What the exercise asks
Please reproduce word for word the section of the passage on the gamma-ray horizon and blazars that opens with the words containing "Throughout this paper" and closes with "Komatsu et al. 2011).".

Second, it has been possible only in recent years to detect a considerable number of blazars in the GeV energy range to allow us a statistical analysis. A large sample is necessary to reject intrinsic behaviors in the sources that mimic the effect of the CGRH. This improvement has been made thanks to the large data sets provided by the Fermi satellite (Ackermann et al. 2011) and the IACTs.

The only estimations of the CGRH so far are EBL-model-dependent lower limits from VHE observations of blazars (Albert et al. 2008), lower limits from Fermi-LAT observations of blazars (Abdo et al. 2010b), and the predictions from EBL models (e.g., Franceschini et al. 2008; Kneiske & Dole 2010; Finke et al. 2010; Domínguez et al. 2011a, hereafter D11; Gilmore et al. 2012; Stecker et al. 2012). (A table with a classification and description of the ingredients of these EBL models can be found in the proceeding by Domínguez 2012.) Indeed, an independent observation of the CGRH will also provide a completely independent and new test to the modeling of the EBL and consequently constraints on galaxy evolution. Furthermore, the CGRH measurement also can be useful to estimate the cosmological parameters with a novel and independent methodology (Blanch & Martinez 2005a, 2005b, 2005c; Domínguez & Prada 2013). The detection of the CGRH is a primary scientific goal of the Fermi Gamma-ray Telescope (Hartmann 2007).

This paper is organized as follows. Section 2 describes the blazar catalog used in our analysis. The methodology is explained in Section 3. Section 4 shows the results obtained from our analysis and in Section 5 the results are discussed. Finally, a brief summary of the main results is presented in Section 6.

Throughout this paper a standard ΛCDM cosmology is assumed, with Ω_m = 0.3, Ω_Λ = 0.7, and H₀ = 70 km s⁻¹ Mpc⁻¹ (Larson et al. 2011; Komatsu et al. 2011).

Rows
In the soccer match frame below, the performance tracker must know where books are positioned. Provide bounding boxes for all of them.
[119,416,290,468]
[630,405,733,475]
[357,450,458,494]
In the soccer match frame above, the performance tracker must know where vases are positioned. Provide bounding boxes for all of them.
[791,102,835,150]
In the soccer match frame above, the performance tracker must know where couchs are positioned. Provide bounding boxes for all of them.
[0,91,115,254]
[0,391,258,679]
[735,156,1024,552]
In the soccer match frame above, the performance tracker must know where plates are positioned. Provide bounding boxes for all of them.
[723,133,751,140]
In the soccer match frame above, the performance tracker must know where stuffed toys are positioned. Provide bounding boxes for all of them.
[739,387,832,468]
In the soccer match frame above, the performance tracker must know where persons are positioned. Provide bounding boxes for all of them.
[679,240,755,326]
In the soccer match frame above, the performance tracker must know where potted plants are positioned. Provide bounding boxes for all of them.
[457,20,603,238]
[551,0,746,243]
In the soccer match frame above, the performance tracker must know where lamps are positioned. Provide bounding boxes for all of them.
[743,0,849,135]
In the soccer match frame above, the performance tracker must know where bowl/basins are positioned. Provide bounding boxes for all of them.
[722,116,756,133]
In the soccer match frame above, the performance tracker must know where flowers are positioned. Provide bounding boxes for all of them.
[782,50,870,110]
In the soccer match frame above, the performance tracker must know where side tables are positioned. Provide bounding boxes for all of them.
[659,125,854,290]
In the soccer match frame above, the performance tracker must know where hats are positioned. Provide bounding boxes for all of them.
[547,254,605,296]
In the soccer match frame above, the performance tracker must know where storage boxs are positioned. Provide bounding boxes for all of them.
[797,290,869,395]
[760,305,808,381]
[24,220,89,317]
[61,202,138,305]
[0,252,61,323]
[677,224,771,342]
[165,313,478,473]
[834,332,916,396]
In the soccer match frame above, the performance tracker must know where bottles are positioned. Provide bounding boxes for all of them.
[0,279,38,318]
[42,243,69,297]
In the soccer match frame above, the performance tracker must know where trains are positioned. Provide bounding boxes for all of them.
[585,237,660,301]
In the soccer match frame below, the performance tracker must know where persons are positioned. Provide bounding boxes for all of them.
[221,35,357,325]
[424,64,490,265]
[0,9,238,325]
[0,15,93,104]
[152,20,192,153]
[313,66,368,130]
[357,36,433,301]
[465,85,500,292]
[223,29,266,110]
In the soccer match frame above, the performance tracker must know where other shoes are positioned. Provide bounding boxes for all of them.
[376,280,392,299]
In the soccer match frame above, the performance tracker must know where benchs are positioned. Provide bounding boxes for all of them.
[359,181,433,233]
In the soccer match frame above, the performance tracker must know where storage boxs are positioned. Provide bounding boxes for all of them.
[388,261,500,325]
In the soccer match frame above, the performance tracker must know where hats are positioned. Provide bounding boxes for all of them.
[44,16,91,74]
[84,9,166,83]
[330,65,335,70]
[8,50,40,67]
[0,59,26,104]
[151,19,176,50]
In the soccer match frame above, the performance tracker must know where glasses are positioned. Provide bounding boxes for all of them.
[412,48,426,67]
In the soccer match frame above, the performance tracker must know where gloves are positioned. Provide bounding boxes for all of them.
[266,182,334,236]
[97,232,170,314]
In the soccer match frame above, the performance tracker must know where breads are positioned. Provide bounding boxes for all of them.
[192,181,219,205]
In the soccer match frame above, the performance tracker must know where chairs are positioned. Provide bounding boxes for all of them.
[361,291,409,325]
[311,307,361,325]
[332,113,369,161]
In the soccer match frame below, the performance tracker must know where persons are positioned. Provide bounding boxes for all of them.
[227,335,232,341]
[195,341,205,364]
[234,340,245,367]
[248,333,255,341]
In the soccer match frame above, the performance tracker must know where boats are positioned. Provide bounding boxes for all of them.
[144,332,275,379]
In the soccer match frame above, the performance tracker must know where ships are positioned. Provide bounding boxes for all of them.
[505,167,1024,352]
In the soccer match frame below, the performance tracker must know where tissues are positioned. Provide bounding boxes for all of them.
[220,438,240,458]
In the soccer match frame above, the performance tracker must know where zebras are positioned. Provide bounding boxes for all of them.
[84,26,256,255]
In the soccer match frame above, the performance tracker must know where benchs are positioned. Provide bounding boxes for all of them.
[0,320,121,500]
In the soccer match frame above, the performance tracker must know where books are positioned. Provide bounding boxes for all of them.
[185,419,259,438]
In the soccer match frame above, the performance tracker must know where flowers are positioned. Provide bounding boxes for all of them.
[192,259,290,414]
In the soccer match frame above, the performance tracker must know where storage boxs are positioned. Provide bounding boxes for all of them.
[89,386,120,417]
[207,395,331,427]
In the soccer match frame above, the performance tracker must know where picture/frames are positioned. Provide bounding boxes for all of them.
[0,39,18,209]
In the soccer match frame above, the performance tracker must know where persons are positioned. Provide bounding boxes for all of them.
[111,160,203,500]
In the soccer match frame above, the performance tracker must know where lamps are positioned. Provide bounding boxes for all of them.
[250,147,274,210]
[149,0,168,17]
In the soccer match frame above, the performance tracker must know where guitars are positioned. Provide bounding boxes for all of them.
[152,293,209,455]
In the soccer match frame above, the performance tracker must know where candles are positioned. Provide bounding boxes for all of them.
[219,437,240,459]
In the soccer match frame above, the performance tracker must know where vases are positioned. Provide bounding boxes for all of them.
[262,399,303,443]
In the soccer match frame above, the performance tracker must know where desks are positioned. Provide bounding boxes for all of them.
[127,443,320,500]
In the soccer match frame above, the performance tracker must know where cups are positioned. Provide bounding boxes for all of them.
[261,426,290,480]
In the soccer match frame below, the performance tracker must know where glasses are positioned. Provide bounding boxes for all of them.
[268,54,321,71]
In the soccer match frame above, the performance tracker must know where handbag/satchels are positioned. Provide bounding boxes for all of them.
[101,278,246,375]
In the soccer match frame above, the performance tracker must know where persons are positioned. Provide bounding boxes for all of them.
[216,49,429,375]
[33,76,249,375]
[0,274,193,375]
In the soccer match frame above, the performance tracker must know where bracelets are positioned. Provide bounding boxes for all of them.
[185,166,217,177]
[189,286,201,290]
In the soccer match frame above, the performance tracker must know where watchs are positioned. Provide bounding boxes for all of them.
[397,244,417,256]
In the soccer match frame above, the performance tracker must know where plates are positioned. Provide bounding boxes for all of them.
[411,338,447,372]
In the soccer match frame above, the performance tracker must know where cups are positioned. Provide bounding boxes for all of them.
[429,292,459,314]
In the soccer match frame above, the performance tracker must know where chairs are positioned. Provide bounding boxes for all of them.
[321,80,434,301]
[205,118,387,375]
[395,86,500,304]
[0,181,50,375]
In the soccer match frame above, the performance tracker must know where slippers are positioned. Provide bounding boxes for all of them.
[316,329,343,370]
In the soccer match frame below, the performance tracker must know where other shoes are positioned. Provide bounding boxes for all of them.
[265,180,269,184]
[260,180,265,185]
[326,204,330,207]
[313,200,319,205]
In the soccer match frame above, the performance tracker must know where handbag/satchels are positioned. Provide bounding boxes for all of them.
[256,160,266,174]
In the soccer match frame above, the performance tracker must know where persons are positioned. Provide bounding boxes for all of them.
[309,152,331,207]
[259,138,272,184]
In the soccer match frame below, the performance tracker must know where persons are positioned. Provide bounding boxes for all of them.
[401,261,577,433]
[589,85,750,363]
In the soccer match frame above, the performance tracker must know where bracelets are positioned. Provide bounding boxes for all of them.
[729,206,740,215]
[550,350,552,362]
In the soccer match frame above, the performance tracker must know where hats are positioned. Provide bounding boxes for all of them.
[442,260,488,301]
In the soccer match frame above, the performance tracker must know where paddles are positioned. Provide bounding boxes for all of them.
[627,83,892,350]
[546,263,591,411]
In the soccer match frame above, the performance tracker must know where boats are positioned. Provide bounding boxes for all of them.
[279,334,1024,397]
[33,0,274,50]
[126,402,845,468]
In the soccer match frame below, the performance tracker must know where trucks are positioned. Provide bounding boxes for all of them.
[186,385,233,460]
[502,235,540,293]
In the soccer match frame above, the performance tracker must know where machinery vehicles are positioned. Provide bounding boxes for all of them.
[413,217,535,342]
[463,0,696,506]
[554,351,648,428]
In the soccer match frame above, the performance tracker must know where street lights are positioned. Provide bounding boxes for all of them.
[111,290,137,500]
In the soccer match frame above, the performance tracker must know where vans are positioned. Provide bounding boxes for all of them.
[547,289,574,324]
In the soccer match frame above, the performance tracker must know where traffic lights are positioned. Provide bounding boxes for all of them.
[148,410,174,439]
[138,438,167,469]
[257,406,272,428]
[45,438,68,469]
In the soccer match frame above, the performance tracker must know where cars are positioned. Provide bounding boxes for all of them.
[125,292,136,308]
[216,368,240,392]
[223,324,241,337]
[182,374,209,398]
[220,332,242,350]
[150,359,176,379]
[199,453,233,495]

Response to this task
Throughout this paper a standard ΛCDM cosmology is assumed, with Ω_m = 0.3, Ω_Λ = 0.7, and H₀ = 70 km s⁻¹ Mpc⁻¹ (Larson et al. 2011; Komatsu et al. 2011).